Post Traumatic Stress Disorder (PTSD) is an anxiety disorder that can develop after experiencing or witnessing a traumatic event, or learning that a traumatic event has happened to a loved one.
In reality, 20 years separated the armistice of the Korean War (1953) from the last American troops leaving South Vietnam (1973). The answer to this question lies not in the nature of the conflicts, but rather what happened to the veterans *after* the conflicts.
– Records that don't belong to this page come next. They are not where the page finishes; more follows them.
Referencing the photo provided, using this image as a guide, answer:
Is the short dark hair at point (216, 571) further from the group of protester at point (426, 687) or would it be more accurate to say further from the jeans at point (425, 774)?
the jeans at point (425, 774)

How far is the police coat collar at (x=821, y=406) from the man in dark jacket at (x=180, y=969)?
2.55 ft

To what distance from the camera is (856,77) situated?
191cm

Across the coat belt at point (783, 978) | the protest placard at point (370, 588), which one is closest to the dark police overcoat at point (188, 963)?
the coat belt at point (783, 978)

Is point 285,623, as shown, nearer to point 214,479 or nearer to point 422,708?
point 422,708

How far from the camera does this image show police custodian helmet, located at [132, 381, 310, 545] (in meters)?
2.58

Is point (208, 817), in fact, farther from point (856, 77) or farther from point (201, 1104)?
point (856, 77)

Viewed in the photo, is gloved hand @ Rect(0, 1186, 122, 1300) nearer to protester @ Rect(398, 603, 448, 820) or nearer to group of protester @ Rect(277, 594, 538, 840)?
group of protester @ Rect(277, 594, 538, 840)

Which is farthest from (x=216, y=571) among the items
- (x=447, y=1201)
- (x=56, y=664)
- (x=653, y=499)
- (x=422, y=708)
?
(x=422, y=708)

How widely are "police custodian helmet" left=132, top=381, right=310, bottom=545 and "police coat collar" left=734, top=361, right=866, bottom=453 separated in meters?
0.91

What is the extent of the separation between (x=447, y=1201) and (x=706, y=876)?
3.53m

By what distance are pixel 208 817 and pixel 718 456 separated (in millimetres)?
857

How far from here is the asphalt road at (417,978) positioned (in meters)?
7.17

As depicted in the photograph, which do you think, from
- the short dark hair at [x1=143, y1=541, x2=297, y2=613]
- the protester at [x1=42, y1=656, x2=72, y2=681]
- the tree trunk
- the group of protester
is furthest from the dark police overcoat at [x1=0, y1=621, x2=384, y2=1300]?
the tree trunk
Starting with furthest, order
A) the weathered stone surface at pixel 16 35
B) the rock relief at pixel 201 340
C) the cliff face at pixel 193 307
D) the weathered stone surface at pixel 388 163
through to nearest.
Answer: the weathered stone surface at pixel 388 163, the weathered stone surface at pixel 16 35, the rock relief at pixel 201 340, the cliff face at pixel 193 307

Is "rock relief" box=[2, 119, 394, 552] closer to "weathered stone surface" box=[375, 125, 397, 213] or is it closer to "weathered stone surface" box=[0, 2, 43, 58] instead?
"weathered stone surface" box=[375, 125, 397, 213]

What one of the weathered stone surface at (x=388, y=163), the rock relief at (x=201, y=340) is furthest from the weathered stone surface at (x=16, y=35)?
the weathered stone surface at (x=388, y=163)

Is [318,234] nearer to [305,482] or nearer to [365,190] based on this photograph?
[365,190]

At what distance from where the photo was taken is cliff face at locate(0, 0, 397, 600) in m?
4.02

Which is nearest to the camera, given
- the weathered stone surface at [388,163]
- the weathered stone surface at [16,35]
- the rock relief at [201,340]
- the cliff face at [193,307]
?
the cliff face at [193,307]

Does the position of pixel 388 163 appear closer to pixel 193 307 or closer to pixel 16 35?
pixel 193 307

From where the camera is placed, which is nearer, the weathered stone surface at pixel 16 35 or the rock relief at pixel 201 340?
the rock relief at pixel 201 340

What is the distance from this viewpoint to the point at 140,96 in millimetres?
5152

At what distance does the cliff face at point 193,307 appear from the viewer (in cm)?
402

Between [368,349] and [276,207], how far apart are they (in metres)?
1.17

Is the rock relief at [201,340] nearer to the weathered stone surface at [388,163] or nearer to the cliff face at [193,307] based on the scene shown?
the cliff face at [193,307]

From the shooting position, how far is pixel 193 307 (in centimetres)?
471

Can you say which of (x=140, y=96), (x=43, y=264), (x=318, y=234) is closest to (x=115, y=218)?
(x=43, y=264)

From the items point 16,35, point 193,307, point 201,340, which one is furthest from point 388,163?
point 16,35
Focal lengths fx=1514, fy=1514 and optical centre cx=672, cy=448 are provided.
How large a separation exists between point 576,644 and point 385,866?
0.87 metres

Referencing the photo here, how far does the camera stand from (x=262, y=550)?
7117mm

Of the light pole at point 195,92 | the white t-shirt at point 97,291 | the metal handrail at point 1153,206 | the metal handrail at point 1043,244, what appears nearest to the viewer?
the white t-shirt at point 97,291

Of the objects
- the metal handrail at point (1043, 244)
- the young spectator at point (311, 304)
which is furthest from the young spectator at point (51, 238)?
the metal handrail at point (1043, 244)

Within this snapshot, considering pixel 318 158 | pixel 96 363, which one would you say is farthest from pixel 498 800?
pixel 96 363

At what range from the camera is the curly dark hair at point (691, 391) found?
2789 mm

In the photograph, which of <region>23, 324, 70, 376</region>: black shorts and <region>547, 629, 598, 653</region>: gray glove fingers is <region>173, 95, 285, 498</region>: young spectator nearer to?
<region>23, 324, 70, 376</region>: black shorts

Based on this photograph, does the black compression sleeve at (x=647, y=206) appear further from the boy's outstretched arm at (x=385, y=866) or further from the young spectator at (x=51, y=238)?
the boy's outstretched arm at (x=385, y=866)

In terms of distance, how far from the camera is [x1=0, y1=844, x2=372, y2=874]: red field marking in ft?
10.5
During and after the end of the Korean War, many veterans returned home to a United States that, like what happened with after the Vietnam War, had mixed feelings about their participation. Unlike the Second World War, the Korean War did not produce an indisputable victory. In fact, it wasn’t even classified as a war at first, only considered a “police action”. Furthermore, unlike the Second World War, life continued in the United States. There was no home front, no rationing or involvement of a large part of the civilian population to drive the Korean War to “victory at home”. The Korean War was forgotten and its veteran returned home to a world that they had troubles readjusting to, many feeling disillusioned with their service since they weren’t received home in the same grand way as Second World War veterans were (although 20 % of Korean War veterans were veterans from that war as well) and the fact that the war hadn’t finished with a conventional victory. Korean War veterans were even rejected from veterans organizations such as the American Legion or the The Veterans of Foreign Wars of the United States due to the status of the Korean War as a “police action” (and therefore not a real war in the eyes of Second World War veterans).
The first major academic study over the men and women who served in the Korean War, Melinda L. Pash’s *In the Shadow of the Greatest Generation: The Americans Who Fought the Korean War* (NYU Press, 2014), argues that many Korean War veterans internalized the issues stemming from PTSD (which they were unaware that they had) due to their upbringing during the Great Depression and the Second World War, two events that Pash argues are vital in understanding the attitudes of Korean War veterans towards their post-war life. The Korean War veteran suffered in silence. The difference between Vietnam War veterans and Korean War veterans in this regard is the simple fact that the U.S. Department of Veteran Affairs never reacted to the problems of the Korean War veterans. They did, however, react to the problem of PTSD of Vietnam War veterans and the high visibility of PTSD treatment programs and counseling during this time (in particularly during the 1980s) made Korean War veterans attend them which in turn brought them to the attention of professional medical staff and the government. As Pash writes:
> Suddenly, doctors and researchers as well as the government took notice and began to fund and conduct studies of Korean War veterans and the incidence of PTSD. These efforts demonstrated that contrary to previous assumptions, not only did Korean War veterans exhibit symptoms of PTSD right after the war but older veterans were still suffering from the effects.
Ultimately, it had been the problems of the Vietnam War veterans that had made it possible for Korean War veterans to get attention for the very same problems, more than 30 years after the war. By that time, it was too late for some Korean War veterans who had suffered in silence until it was all too much to take. Many more Korean War veterans, not necessarily suffering from PTSD but rather of other injuries related to their wartime service, continued to fight for recognition and medical assistance. Not until the 1990s did veterans from the battle of the Chosin Reservoir receive medical assistance from the US government for frostbite-related health complications – something which the veterans themselves had been fighting for since the 1950s.